The basic idea of a chess AI is to make a list of all possible moves from the currently estimated best move, then to rate them and to repeat the process. It drops those with too little chance as they won't be taken (or can be assumed not to be taken as they do not appear to give an advantage).
The basic idea requires you to make a list of all possible moves, and to repeat that process for all those moves etc. This is possible in chess (where the list of likely next moves is effectively enumerable; a starting chess board has 20 possible moves) and up to a point for other things such as backgammon, checkers and solving a Rubik's cube.
If I take a simple turn-based game (Civilization 2) as an example, each of your guys can move to a total of 8 squares (or 24) in a single turn. If you have 10 guys (which isn't a lot, you typically have more by the time it starts to get somewhat interesting) the total number of possible "moves" from the current state (so a single level) is already 8^10 or about 4 billion. Even if you prune 99.99% of those, you still can't go deep on the tree as the number of possible moves explodes really quickly.

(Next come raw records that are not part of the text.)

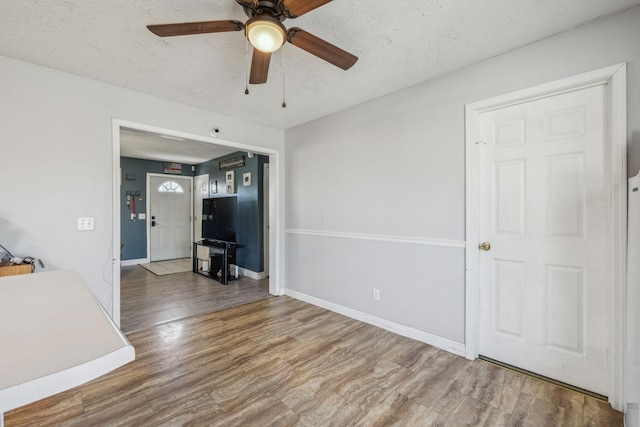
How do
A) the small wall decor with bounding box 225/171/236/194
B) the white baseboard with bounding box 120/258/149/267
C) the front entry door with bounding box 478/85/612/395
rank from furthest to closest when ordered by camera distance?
the white baseboard with bounding box 120/258/149/267
the small wall decor with bounding box 225/171/236/194
the front entry door with bounding box 478/85/612/395

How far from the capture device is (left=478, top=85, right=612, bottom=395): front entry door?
1843 millimetres

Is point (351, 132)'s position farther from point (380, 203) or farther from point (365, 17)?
point (365, 17)

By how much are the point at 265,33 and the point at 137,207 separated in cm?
627

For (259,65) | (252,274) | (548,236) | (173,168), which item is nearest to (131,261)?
(173,168)

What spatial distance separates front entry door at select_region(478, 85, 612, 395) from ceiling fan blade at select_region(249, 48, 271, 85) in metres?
1.77

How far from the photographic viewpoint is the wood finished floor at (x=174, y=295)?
10.5 ft

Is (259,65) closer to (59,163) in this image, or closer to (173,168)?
(59,163)

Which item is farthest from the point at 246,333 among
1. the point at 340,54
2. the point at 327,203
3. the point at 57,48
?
the point at 57,48

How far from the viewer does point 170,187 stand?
6.84 meters

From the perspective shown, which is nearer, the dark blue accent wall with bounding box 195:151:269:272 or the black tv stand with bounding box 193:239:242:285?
the black tv stand with bounding box 193:239:242:285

Add to that that the game is a bit like the Rubik's cube problem, where you only see progress after some 10 or 12 moves, the problem explodes to a point where the advantages of a standard min/max are only prevalent at a memory capacity of more than your typical computer will have.
In other words, the strategies it will find will be reproducible but bad.
For the actual problem, how to make a decent AI, I would go in the direction of basically steered random movement (move each guy with a bit of basic intelligence), evaluation and tuning. Do this in parallel for 100 or 1000 different ones and pick the one that ends up being the best. You can feedback the results from this into the original intelligent steering to tune it again. A bit like monte-carlo simulation.